> _WORK TO BE COMPLETED_: Restate the listing below line for line and word for word, without the pictures.

Start of MATERIAL PROVIDED

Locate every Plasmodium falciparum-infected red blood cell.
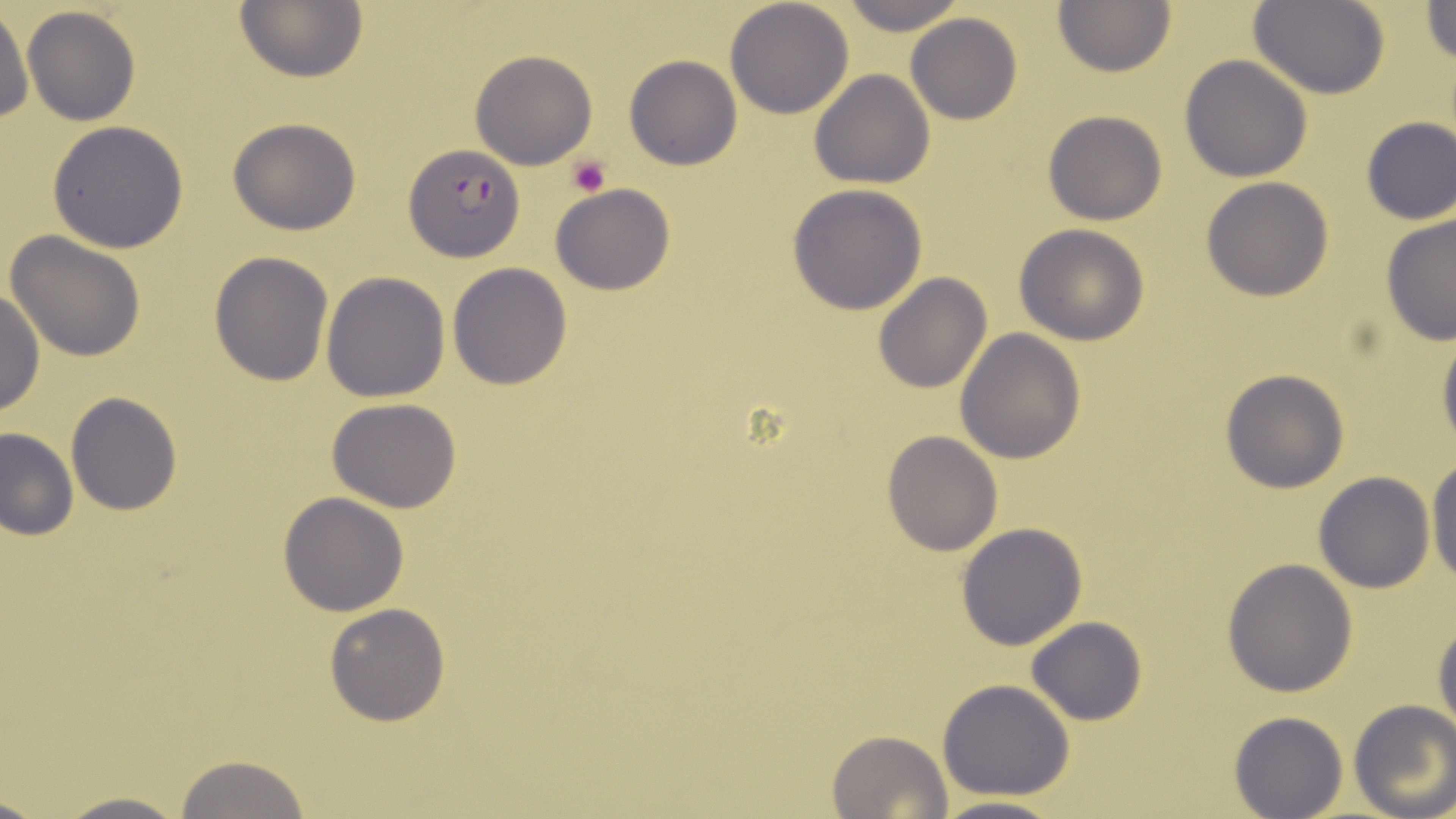
Approximate bounding boxes as (x1, y1, x2, y2) in pixels.
Plasmodium falciparum-infected red blood cells: (406, 144, 524, 263).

End of MATERIAL PROVIDED

> _ANSWER BOX_:
Locate every Plasmodium falciparum-infected red blood cell.
Approximate bounding boxes as (x1, y1, x2, y2) in pixels.
Plasmodium falciparum-infected red blood cells: (406, 144, 524, 263).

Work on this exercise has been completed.